Share

Bab 3

Bag 3

Pov Author

🌻 flash back, beberapa hari sebelum kepulangan Lastri.

Mbok Darsih adalah pemilik warung angkringan yang berada di samping pos kamling ujung jalan menuju ke arah rumah Lastri. Sedang rumah Mbok Darsih sendiri berjarak tiga rumah dari rumah Almarhumah Karisma atau dalam kata lain mereka ini bertetangga. 

Semasa hidupnya, Karisma merupakan salah satu langganan setianya. Setelah acara tahlilan yang di gelar di rumah Almarhumah yang dilaksanakan sehabis isya itu, seperti biasa ia akan membuka lapaknya guna mencari nafkah. Maklum, Mbok Darsih ini seorang janda, sementara ia harus mencukupi kebutuhan kedua anaknya yang masih sekolah. Sementara suami Mbok Darsih sudah lama meninggal juga di Karenakan gantung diri. 

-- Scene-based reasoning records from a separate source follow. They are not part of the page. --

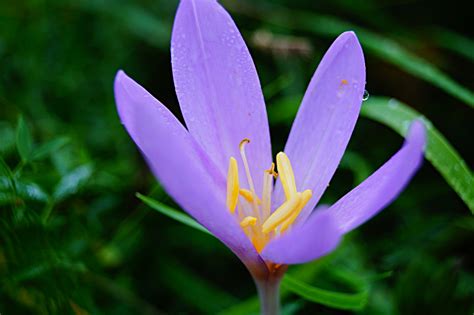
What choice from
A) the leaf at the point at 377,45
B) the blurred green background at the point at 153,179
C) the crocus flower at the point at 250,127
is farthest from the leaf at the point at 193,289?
the leaf at the point at 377,45

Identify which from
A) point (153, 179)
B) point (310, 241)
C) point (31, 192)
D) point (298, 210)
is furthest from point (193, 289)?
point (310, 241)

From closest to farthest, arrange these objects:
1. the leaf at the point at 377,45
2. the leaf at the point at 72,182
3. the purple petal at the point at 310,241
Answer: the purple petal at the point at 310,241 < the leaf at the point at 72,182 < the leaf at the point at 377,45

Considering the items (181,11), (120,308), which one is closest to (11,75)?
(120,308)

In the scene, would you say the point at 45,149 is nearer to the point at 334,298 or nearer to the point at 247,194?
the point at 247,194

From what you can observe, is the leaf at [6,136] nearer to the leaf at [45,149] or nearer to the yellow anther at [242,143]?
the leaf at [45,149]

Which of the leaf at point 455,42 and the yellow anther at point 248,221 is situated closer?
the yellow anther at point 248,221

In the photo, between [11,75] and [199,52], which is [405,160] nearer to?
[199,52]

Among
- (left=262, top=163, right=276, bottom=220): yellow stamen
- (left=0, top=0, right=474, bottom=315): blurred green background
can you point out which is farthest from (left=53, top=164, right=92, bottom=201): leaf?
(left=262, top=163, right=276, bottom=220): yellow stamen
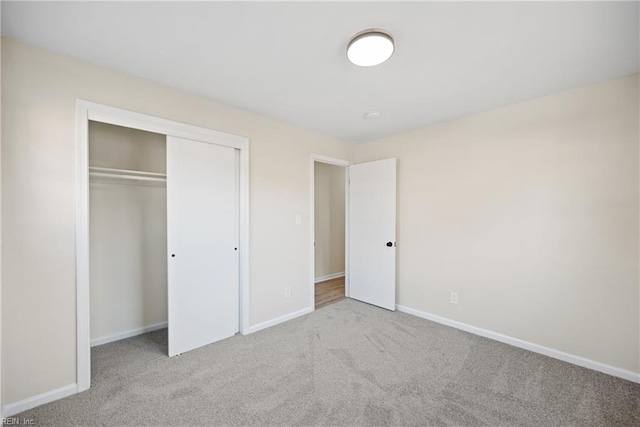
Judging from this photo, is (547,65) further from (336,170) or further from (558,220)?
(336,170)

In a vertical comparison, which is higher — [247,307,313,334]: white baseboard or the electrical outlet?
the electrical outlet

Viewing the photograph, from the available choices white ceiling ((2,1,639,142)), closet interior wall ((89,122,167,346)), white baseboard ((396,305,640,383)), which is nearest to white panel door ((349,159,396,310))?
white baseboard ((396,305,640,383))

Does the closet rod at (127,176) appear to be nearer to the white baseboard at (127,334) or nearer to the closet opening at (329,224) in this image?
the white baseboard at (127,334)

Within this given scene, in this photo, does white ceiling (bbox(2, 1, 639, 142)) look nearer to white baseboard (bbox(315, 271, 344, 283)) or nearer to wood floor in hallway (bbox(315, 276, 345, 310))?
wood floor in hallway (bbox(315, 276, 345, 310))

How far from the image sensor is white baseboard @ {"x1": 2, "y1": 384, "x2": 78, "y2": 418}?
1690 millimetres

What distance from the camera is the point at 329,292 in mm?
4406

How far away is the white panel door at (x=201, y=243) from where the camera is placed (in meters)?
2.42

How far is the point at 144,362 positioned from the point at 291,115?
2816 mm

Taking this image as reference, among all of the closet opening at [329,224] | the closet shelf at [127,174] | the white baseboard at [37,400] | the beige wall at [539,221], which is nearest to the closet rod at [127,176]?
the closet shelf at [127,174]

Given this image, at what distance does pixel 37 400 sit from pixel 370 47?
10.7 feet

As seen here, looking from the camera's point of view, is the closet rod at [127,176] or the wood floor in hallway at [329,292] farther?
the wood floor in hallway at [329,292]

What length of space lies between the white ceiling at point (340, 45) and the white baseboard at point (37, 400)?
239 centimetres

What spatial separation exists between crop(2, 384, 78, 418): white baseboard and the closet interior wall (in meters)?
0.82

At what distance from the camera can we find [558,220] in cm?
238
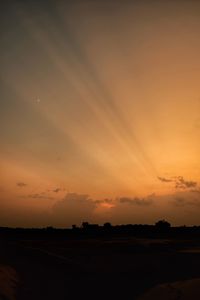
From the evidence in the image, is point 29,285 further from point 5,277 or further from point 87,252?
point 87,252

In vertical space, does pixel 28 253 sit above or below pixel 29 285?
above

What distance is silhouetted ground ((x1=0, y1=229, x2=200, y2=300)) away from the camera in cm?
2120

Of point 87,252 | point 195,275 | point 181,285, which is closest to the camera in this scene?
point 181,285

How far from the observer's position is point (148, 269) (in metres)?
28.5

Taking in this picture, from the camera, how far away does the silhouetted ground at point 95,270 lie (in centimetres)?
2120

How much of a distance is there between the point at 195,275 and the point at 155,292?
714 centimetres

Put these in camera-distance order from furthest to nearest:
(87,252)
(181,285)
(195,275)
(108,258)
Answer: (87,252) → (108,258) → (195,275) → (181,285)

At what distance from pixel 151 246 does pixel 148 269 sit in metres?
11.1

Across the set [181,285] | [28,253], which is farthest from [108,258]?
[181,285]

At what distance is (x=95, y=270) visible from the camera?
89.8 feet

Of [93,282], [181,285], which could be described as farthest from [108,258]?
[181,285]

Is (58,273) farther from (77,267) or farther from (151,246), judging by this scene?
(151,246)

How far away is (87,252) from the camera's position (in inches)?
1352

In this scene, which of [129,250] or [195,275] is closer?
[195,275]
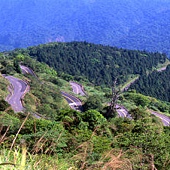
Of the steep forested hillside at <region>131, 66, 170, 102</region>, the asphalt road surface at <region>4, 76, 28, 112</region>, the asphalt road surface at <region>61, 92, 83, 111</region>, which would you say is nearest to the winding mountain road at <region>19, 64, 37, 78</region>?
the asphalt road surface at <region>4, 76, 28, 112</region>

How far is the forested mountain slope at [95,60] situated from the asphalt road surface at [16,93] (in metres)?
44.3

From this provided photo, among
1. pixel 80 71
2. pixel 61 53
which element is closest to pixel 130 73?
pixel 80 71

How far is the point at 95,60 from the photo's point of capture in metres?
100

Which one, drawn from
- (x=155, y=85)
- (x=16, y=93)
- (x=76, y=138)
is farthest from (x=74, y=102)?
(x=155, y=85)

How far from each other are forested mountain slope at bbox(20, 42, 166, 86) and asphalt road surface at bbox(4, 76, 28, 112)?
44.3 m

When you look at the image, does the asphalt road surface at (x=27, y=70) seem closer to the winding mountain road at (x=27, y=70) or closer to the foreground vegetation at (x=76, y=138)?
the winding mountain road at (x=27, y=70)

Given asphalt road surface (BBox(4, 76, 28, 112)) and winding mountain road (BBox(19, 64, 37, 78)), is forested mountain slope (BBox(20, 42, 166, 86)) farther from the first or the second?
asphalt road surface (BBox(4, 76, 28, 112))

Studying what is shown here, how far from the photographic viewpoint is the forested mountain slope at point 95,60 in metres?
92.4

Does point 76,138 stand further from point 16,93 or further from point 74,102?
point 74,102

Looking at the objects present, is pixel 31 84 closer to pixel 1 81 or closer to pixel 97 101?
pixel 1 81

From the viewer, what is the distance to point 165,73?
9288cm

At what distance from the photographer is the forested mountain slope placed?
92438 mm

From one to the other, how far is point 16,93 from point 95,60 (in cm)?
6511

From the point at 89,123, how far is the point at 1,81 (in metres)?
19.7
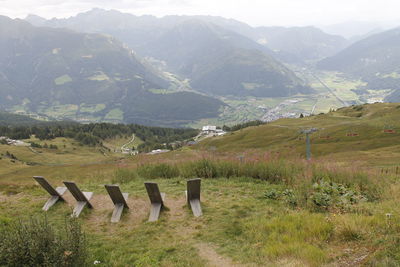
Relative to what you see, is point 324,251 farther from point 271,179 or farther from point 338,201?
point 271,179

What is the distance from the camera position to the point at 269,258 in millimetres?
6727

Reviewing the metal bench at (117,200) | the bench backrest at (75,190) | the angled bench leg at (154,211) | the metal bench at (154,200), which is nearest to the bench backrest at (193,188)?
the metal bench at (154,200)

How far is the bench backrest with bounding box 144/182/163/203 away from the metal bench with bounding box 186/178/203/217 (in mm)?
1019

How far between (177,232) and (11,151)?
493ft

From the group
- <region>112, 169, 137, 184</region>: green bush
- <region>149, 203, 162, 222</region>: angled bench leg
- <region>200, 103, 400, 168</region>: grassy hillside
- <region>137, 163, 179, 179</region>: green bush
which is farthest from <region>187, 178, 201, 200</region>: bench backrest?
<region>200, 103, 400, 168</region>: grassy hillside

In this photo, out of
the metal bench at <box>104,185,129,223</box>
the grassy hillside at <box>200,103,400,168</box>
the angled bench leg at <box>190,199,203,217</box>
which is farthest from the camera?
the grassy hillside at <box>200,103,400,168</box>

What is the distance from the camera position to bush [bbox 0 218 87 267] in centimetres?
604

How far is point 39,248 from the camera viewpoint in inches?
242

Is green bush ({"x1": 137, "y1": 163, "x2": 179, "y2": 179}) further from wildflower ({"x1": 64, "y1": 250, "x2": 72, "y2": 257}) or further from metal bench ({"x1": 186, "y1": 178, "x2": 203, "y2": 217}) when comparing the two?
wildflower ({"x1": 64, "y1": 250, "x2": 72, "y2": 257})

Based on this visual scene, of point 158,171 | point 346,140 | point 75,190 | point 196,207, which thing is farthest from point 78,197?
point 346,140

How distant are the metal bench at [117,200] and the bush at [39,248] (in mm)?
3752

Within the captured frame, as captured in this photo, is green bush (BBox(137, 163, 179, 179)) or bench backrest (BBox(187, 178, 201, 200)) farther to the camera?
green bush (BBox(137, 163, 179, 179))

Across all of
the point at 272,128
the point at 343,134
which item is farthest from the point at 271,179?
the point at 272,128

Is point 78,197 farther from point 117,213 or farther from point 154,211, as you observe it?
point 154,211
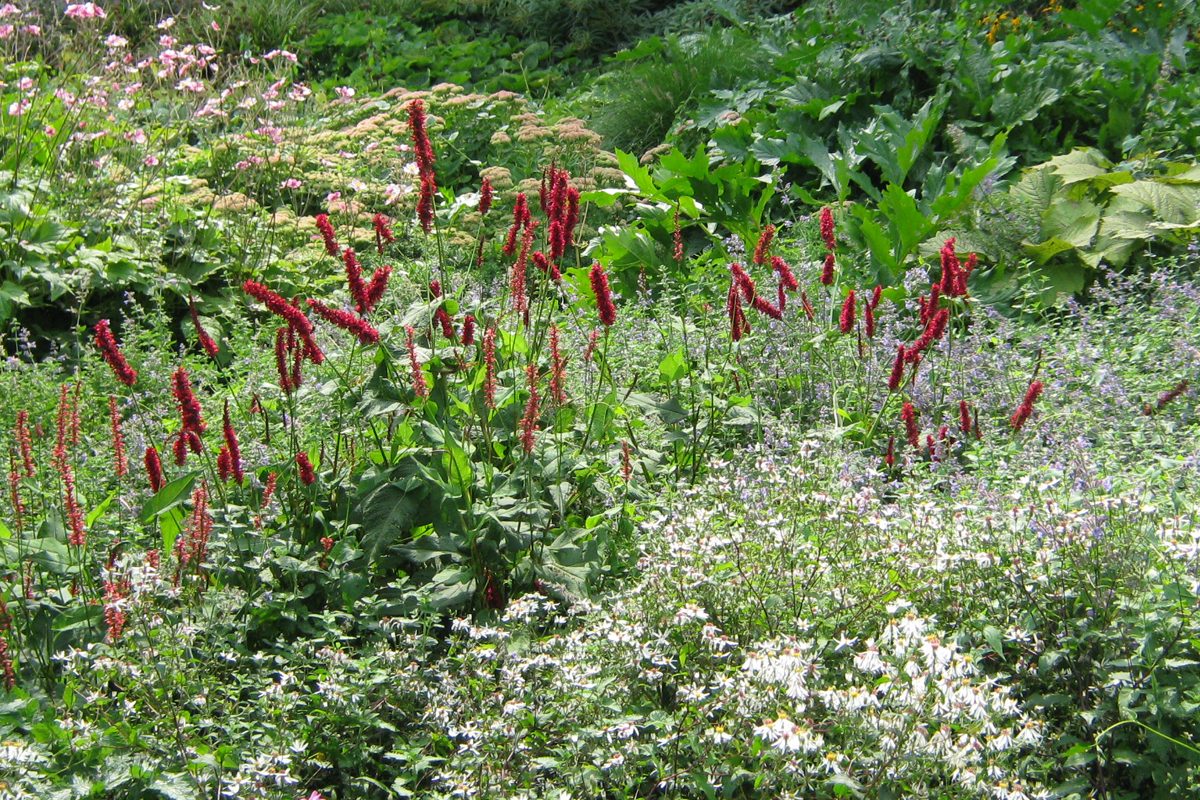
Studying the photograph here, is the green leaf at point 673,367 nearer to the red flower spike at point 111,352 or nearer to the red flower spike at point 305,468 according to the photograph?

Malam ini ia merasakan suasana yang lain. Jika biasanya, tak berselang lama ia membuka lapak. Para bapak-bapak yang biasanya berkumpul di pos kampling akan bermunculan satu persatu lalu mereka mengobrol bersama sambil memesan makanan di angkringannya. Akan tetapi, lain hal nya dengan malam ini. Kondisi desanya sangat sepi tak seperti biasanya. 

Ia hanya duduk sendiri sembari melihat jalanan yang terlihat kosong melompong. Entah kenapa, firasatnya tiba-tiba menjadi tidak enak.

Sejenak ia bersfikir, mungkin memang tidak seharusnya malam ini membuka lapak. Mengingat tadi pagi baru saja terjadi aksi gantung diri, di tambah lagi pelakunya dengar-dengar tengah hamil tiga bulan.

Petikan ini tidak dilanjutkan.